Go with either Heat pad/tape or a Red Heat Bulb to heat the enclosure. You do not need any light in the snakes enclosure for most speicies of snakes, they like the dark, and will usually hide durning the day. A Red Heat Bulb will cost you about 5-10US dollars.

An animal is not something to cheap out on like Carnivoro thinks, every animal deserves the best equipment if you are going to keep them as a pet.

If you think you cannot afford to feed the snake, dont purchase one.

Feed it Live, or F/T(Frozen/Thawed. Its up to you. If you would like a more tame snake, frozen or pre-killed food will be best.

I also suggest you keep away from buying a snake from a Pet Store. Most of the time they have no clue what they are talking about, leading you to belive there BS. They will tell lies to sell an animal, and you will belive it and get a animal that you really shouldn't get.

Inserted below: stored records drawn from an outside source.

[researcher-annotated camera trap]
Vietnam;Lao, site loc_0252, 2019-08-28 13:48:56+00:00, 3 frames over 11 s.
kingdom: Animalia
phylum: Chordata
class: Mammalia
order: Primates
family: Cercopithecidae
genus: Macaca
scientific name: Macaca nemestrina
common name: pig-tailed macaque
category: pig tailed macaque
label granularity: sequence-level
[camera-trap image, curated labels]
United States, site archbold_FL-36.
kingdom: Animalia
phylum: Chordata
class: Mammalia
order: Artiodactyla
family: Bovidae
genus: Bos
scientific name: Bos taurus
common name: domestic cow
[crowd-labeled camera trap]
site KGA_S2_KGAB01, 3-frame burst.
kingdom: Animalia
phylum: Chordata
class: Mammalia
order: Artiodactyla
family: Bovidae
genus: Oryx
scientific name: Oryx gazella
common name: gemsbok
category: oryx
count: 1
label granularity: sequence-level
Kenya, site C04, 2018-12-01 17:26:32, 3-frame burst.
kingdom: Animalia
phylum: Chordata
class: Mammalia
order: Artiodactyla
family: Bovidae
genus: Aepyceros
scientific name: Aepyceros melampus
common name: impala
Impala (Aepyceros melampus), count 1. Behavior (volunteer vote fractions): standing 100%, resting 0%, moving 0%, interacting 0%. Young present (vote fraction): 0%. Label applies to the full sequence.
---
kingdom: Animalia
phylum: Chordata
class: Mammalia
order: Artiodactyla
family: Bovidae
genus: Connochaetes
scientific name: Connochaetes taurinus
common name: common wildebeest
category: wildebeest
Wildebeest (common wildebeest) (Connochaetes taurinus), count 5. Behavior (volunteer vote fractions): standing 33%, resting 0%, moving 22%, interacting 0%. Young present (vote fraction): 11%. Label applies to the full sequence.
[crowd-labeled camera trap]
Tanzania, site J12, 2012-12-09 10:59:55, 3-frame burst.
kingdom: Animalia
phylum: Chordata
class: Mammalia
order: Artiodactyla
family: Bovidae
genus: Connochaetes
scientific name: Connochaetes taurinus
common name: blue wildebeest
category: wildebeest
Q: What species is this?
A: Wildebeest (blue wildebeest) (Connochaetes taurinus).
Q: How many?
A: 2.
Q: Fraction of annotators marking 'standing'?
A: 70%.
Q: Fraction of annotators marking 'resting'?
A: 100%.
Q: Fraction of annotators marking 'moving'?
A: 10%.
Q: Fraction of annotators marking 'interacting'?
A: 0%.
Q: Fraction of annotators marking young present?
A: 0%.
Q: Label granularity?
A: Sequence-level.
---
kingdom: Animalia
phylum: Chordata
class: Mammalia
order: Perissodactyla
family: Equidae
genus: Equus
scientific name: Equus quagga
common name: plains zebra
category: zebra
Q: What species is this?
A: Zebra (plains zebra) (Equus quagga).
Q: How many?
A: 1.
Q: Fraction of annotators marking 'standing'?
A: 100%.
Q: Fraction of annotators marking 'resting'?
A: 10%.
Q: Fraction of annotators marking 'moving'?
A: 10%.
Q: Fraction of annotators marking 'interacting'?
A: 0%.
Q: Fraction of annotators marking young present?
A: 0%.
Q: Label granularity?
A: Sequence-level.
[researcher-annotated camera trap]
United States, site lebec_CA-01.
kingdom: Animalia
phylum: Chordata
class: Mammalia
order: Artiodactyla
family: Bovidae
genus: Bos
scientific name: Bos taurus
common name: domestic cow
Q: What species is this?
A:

Buy your snake from a good breeder. He/She will lead you straight.


----------



## Carnivoro (Oct 12, 2003)

Well, i dont like this kind of discussion in sites, but..."Here an example of how many people are convinced that reptiles need specials lights",...All started by the pet industry to teach a lie to ignorant new customers, convince them that their animals need them or they will get sick and die , Well ,To the pet industry animals are not a decent source of income, you loose to much in them, so dry goods are where the money is made, if you are convinced you need to buy a new $20/$50+ bulb every 6,9... months,whatever, you will be back to spend more money there.

I and a lot of other Herps breeder experts and Herpetologyst got into many discussions with so called experts on UV bulbs, one recently admitted to a friend of mine that UV will not travel through glass, only quartz bulbs,........ Guess what those UV bulbs are made of, Regular glass.
Also anyone with common sense knows that UV will travel less through frosted glass than clear glass, so which one has frosted, which is clear, the halogen quartz is clear, the UV bulbs are frosted.
Regardless of any claims to UVbulbs etc, they dont do anything including color,shed,ect. in any reptile.Reptile are ectotherms they, and their colors respond to heat, temps, not light.

Ive kept many species and types of lizards, turtles, and snakes, without any UV bulbs ever without any problem.

But well these are my points and other herp experts. And this theme is under too much debate.
Your choice you may use it though.

Carnivoro


----------